_Text segment_

::::::

Asthmatics produce lower levels of a type of immune cell protein needed to fight off infection from colds and other viruses, scientists have discovered.
The finding reported in the latest issue of the Journal of Experimental Medicine, helps to explain why asthmatics are more susceptible to respiratory virus infections — the cause of the vast majority of acute asthma attacks in both adults and children.
The researchers, from Imperial College London and University of Southampton, found that asthmatics produce lower levels of interferon beta than healthy people.
Professor Sebastian Johnston, from Imperial College London, and St Mary’s Hospital, and one of the report authors, comments: “The discovery that asthmatics produce lower levels of interferons when they encounter respiratory viruses could help in the development of new treatments for asthma attacks. By giving interferons to asthma sufferers it may be possible to prevent or treat the asthma attacks, stopping sufferers from becoming hospitalised through illness.”
Professor Stephen Holgate, from the University of Southampton and one of the report authors adds: “We are all very excited about this discovery because it identifies a new way of treating and preventing bad attacks of asthma associated with the common cold.”
The team examined the interferon responses of cells taken from the lungs of healthy and asthmatic volunteers, measuring how effectively a cold virus (Rhinovirus) was able to replicate in them. Rhinoviruses are the major trigger of acute asthma exacerbations and asthma sufferers are more susceptible to them.

::::::

_Check your understanding_
#1 Check each statement against the text on asthma and interferons. For each, answer yes or no and quote the words from the text that decide it.
(a) The researchers came from Imperial College London and the University of Southampton.
(b) The finding was reported in the Lancet.
(c) The cells examined were taken from the noses of the volunteers.
#2 According to the text on asthma and interferons, which virus did the team measure replicating in the cells?
#3 Extend the text on asthma and interferons, picking up after its final sentence.

_Supplied records_
::::::

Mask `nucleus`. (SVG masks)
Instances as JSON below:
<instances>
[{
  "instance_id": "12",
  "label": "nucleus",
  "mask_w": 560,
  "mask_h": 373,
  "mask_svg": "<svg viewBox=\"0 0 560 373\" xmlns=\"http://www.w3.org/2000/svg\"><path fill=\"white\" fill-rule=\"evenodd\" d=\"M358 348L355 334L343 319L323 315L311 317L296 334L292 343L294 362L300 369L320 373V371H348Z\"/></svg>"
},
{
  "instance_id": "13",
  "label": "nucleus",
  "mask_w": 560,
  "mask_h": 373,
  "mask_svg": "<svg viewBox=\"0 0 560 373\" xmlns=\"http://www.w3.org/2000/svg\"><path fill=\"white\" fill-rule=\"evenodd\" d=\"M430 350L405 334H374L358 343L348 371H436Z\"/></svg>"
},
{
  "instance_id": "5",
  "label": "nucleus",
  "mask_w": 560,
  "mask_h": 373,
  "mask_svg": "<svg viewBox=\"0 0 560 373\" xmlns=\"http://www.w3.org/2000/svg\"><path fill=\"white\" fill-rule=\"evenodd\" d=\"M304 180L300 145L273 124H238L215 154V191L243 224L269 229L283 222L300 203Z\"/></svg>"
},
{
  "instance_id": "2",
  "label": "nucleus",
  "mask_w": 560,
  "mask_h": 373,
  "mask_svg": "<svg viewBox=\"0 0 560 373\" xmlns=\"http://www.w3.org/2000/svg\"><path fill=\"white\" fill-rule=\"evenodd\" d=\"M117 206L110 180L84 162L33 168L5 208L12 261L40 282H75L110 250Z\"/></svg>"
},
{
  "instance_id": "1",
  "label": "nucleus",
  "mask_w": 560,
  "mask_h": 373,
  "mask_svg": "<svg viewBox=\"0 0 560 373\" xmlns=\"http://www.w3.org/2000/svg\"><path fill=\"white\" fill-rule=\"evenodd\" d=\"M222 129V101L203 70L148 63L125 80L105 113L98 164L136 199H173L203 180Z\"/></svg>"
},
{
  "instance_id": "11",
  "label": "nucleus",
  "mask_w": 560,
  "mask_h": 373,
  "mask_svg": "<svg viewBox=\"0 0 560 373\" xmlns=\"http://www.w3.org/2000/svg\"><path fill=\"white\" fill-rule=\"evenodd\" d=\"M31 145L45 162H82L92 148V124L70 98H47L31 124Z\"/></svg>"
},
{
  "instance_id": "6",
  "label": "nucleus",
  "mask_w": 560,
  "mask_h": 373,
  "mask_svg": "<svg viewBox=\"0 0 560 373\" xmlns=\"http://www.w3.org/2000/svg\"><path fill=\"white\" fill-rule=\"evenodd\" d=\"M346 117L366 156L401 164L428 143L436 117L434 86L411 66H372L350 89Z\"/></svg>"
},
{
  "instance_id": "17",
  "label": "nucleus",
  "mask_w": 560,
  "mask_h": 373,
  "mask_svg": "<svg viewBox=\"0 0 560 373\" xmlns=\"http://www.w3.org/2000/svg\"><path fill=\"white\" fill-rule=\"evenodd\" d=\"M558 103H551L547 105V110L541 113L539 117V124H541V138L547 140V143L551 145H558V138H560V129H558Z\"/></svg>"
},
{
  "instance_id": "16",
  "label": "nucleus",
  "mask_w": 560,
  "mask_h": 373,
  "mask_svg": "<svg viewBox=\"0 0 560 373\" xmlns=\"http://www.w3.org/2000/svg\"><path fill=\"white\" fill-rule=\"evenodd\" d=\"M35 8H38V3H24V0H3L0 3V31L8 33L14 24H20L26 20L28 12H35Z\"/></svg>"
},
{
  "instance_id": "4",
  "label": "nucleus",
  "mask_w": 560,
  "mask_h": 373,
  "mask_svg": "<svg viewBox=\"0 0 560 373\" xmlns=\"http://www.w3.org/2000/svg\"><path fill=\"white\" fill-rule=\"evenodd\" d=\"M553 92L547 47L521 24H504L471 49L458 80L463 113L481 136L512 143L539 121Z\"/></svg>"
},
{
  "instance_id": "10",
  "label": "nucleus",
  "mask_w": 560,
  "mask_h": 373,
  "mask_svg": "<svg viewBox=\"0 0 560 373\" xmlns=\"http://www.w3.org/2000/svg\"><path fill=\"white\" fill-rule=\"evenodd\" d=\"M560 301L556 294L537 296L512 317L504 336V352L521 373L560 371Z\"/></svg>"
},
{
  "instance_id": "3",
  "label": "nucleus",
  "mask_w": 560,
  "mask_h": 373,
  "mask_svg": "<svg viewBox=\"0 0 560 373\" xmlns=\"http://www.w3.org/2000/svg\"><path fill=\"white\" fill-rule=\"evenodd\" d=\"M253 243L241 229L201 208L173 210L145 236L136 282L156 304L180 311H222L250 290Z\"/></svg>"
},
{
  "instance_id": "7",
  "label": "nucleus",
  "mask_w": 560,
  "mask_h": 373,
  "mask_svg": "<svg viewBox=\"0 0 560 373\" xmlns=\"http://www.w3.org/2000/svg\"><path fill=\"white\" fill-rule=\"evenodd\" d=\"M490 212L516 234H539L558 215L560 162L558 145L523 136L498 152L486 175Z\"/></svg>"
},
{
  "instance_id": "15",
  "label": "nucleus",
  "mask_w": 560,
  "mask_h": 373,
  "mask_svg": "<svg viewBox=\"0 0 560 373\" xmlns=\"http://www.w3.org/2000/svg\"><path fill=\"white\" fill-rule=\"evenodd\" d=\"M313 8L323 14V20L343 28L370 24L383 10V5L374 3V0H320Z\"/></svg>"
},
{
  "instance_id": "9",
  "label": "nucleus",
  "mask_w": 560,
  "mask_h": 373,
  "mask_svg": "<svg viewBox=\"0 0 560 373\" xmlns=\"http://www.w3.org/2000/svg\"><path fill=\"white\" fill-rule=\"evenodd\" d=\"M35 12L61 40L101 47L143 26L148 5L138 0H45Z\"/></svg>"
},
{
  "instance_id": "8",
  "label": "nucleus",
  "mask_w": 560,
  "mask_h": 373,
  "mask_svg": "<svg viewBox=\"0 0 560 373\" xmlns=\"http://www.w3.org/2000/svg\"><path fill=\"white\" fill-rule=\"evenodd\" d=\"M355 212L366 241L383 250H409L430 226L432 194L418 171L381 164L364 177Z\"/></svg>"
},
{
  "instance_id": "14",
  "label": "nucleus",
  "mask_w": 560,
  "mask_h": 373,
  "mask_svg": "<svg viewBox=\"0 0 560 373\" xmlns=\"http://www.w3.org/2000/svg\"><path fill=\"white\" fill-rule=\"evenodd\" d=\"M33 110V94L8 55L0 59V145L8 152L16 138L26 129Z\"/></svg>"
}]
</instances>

::::::

_Answers per task_
#1
(a) Yes: "The researchers, from Imperial College London and University of Southampton"
(b) No: "reported in the latest issue of the Journal of Experimental Medicine"
(c) No: "cells taken from the lungs of healthy and asthmatic volunteers"

#2 A cold virus, Rhinovirus.

#3
They found that the replication levels of rhinovirus-infected cells was increased 50-fold in the asthmatic group compared with the healthy control group, who were almost completely protected from infection of their lung cells. The asthmatic cells displayed very deficient interferon responses, and the researchers found that replacing the interferon protected these cells from infection, making them behave like normal cells again.
The team now believe this discovery could lead to a potential new treatment for asthma attacks by using a device similar to an asthma inhaler to top up the levels of interferons in the lungs.
The research was funded by the National Health and Medical Research Council (Australia), the British Medical Association, HC Roscoe Fellowship, the British Lung Foundation and Asthma UK.